Given passage =
The widowed mother of Kevin Barry was turned down for a pension from the State because she was not a dependant of her son at the time of his death.
Barry was executed in Mountjoy Jail in November 1920 for his part in an ambush in Church Street, Dublin in which three British soldiers were killed.
The refusal of a pension for his mother, Mary Barry, is among the files relating to 1,576 veterans of the Irish Revolution, covering the period 1916-1923, which are being made available online today by the Military Archives. It is the fourth such release since 2014.
His mother’s application is one of 510 applications arising out of service in either the pre-independence IRA or the National Army (post-independence) to be released.
A medical student at the time, Barry was hanged despite a worldwide plea for clemency. His name endured through the ballad Kevin Barry, in which he would be forever immortalised as "just a lad of eighteen summers" and a "martyr for old Ireland".

Listed entries =
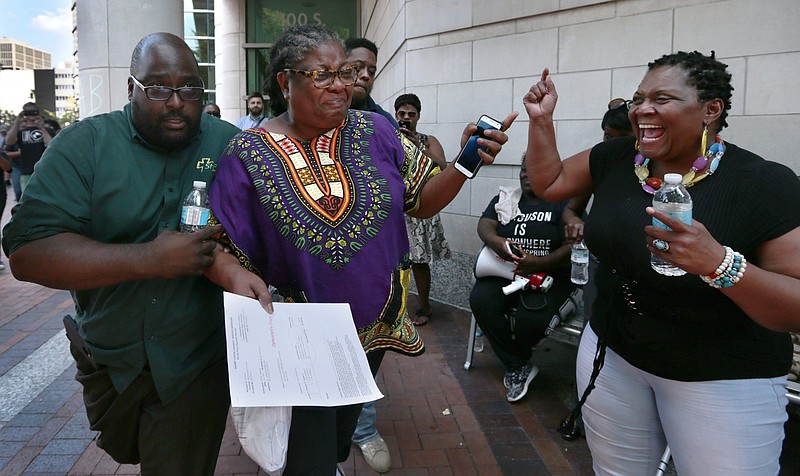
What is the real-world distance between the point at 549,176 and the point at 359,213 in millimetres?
834

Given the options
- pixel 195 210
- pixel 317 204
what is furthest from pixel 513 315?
pixel 195 210

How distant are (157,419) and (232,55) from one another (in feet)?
53.1

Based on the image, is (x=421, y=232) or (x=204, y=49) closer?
(x=421, y=232)

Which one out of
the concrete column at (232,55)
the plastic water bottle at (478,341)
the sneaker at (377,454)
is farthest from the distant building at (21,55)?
the sneaker at (377,454)

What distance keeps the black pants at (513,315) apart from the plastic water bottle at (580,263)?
0.78 ft

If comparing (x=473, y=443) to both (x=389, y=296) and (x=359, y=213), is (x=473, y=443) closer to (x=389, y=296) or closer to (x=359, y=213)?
(x=389, y=296)

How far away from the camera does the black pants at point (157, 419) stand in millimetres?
2213

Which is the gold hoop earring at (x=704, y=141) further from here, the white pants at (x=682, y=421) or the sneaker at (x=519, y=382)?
the sneaker at (x=519, y=382)

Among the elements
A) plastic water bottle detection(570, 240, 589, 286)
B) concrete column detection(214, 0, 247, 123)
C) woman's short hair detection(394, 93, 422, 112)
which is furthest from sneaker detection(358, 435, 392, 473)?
concrete column detection(214, 0, 247, 123)

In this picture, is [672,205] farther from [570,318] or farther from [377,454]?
[570,318]

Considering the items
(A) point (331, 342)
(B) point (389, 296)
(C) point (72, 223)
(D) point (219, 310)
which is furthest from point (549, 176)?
(C) point (72, 223)

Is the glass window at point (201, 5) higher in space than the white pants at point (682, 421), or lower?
higher

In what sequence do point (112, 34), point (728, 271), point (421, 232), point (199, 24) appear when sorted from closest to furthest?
point (728, 271) → point (112, 34) → point (421, 232) → point (199, 24)

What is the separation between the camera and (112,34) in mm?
5715
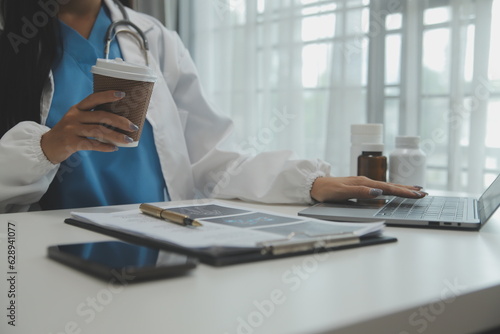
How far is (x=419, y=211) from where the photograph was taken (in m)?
0.84

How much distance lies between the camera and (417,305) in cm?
41

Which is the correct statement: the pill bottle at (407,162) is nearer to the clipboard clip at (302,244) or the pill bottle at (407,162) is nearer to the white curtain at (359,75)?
the clipboard clip at (302,244)

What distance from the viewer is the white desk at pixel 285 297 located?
373mm

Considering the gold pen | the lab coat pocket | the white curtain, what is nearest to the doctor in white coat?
the lab coat pocket

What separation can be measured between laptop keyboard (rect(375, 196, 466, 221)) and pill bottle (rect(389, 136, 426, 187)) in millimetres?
129

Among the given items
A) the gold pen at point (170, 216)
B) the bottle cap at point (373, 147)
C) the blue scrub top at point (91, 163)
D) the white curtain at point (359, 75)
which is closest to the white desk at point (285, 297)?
the gold pen at point (170, 216)

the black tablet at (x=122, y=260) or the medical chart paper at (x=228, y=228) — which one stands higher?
the medical chart paper at (x=228, y=228)

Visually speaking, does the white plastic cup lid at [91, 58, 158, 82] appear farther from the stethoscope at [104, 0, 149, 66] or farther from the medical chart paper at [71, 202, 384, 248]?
the stethoscope at [104, 0, 149, 66]

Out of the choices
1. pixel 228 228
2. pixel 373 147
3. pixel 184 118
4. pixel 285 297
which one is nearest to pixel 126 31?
pixel 184 118

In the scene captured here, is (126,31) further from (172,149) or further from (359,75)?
(359,75)

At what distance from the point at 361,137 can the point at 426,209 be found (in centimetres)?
Result: 37

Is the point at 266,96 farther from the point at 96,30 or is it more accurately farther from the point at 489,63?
the point at 96,30

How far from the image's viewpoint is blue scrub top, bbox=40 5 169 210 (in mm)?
1185

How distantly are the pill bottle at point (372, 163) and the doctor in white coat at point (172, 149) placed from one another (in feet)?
0.29
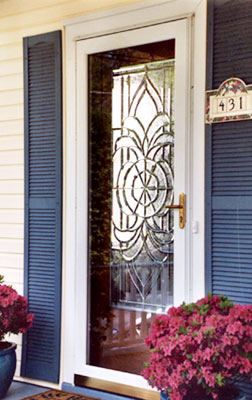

What to do =
A. In the Kevin Barry article, where was Barry executed?
B. Resume the Kevin Barry article after its last sentence.
The records aren't needed here.

Answers per task =
A. In Mountjoy Jail.

B.
In 2001 a State funeral was held for Barry and nine other former IRA volunteers who were executed in Mountjoy Jail. They were reburied in Glasnevin Cemetery.
Dependant’s allowance
However, the State refused Kevin Barry's mother Mary a dependant's allowance when she applied to the Department of Defence for one in 1937.
The Barrys had been a middle-class family – few would have had the resources to send their children to medical school in 1920.
But Mrs Barry’s application in 1937 paints a different picture.
She applied to the department on the basis that the family premises in Fleet Street, Dublin was also her home and was in a bad state of disrepair. She had no capital to fix it and could not live off the proceeds of a lease.
Correspondence from Dublin Corporation confirmed that the structure was in danger of falling down and would need urgent repairs.
She apologised for her late application and admitted that she had not needed State help before then.
Kevin Barry’s high profile meant the application went to ministerial level. The name of the minister is not mentioned in the file, but a handwritten note is marked “urgent”.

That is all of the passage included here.